何でこんな奴と一緒に旅をしなくちゃならないんだ。
クローディアもクローディアだ。
そんな男、殺してしまえばいいのに。
クローディアときたら、真っ赤な顔をして、ぼーっとその男の顔を見つめているだけなのだ。
これはやばい。
ブラウの本能が告げていた。
この男はやばい。
クローディアの傍に置いちゃいけない。
そうこうしているうちに、ある日、ブラウは、クローディアにキスしているグレイを目撃してしまった。
さあ大変だ。
グレイはクローディアとつがいになろうとしている。
ブラウのクローディアなのに!
ブラウがクローディアとつがいになるのに!
殺るしかない。
ブラウは決心した。
* * *
決心した、といっても、それは並大抵の事ではなかった。
何しろ相手は百戦錬磨の冒険者だ。
冒険者、というのが何なのかわからなくても、グレイが相当手ごわい相手であることは、ブラウには野生の勘で分かる。
ほんの少しの殺気でも、グレイは忽ち察知するのだ。
まるでグレイの方こそが野生動物みたいだ。
そんな男をどうすれば殺せるのか。
闇討ちもしてみた。バトルの途中で敵への誤爆を装ってもみた。思い切って正面からぶち当たってもみた。
しかし全てあっさりと撃退された。
ブラウは、自分の必殺ブラウパンチが効かない相手に初めて遭遇した。
クローディアの事さえなければ、ブラウはグレイの子分になったかもしれない。
それほどにグレイは強かった。
一体どうしたらこの男に一泡吹かせてやれるんだろう?
ブラウは途方にくれかけていた。
* * *
その夜は綺麗な月夜だった。
赤い満月と銀の満月が揃って空に顔を出し、星が見えないほどに明るい夜だった。
宿屋の庭木の根元に寝床を構えて微睡んでいたブラウは、人の気配に目を開けた。
「よぉ。」
グレイだった。
ブラウに殺気さえなければ、グレイはよくブラウに近づいてくる。
グレイ自身はブラウを嫌いではないらしかった。
ブラウだって別に、グレイ本人を嫌いなわけではない。
クローディアの事さえなければ、むしろ好きな方だといっていい。
その時のブラウは眠い事もあったし、あんまり月夜が穏やかだったので、目は開けたものの、寝そべった姿勢から顔をあげもせず、グレイが近づくのに任せていた。
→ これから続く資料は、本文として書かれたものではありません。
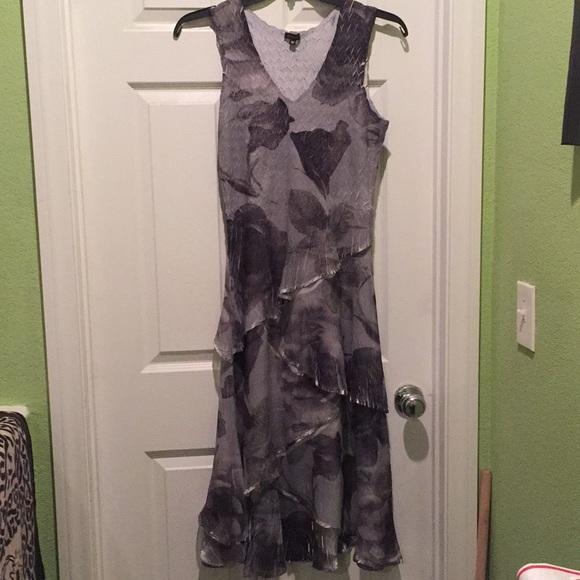 Komarov Dresses & Skirts - Komarov Pleated Tiered Long Dress M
正直言うと、ブラウは、グレイを襲うのに少々疲れてもいたのだ。
ブラウが警戒していないのを見て、グレイは、ブラウの傍に、すとんと腰を下ろした。
「いい月だ。」
空を振り仰いで呟く。
ブラウは、寝てるはずの時間なのに、グレイは何で外へ出てきたんだろう、と思った。
…実のところ、グレイは、ブラウの知らない間に、とっととさっさとクローディアと「つがい」になってしまっていた。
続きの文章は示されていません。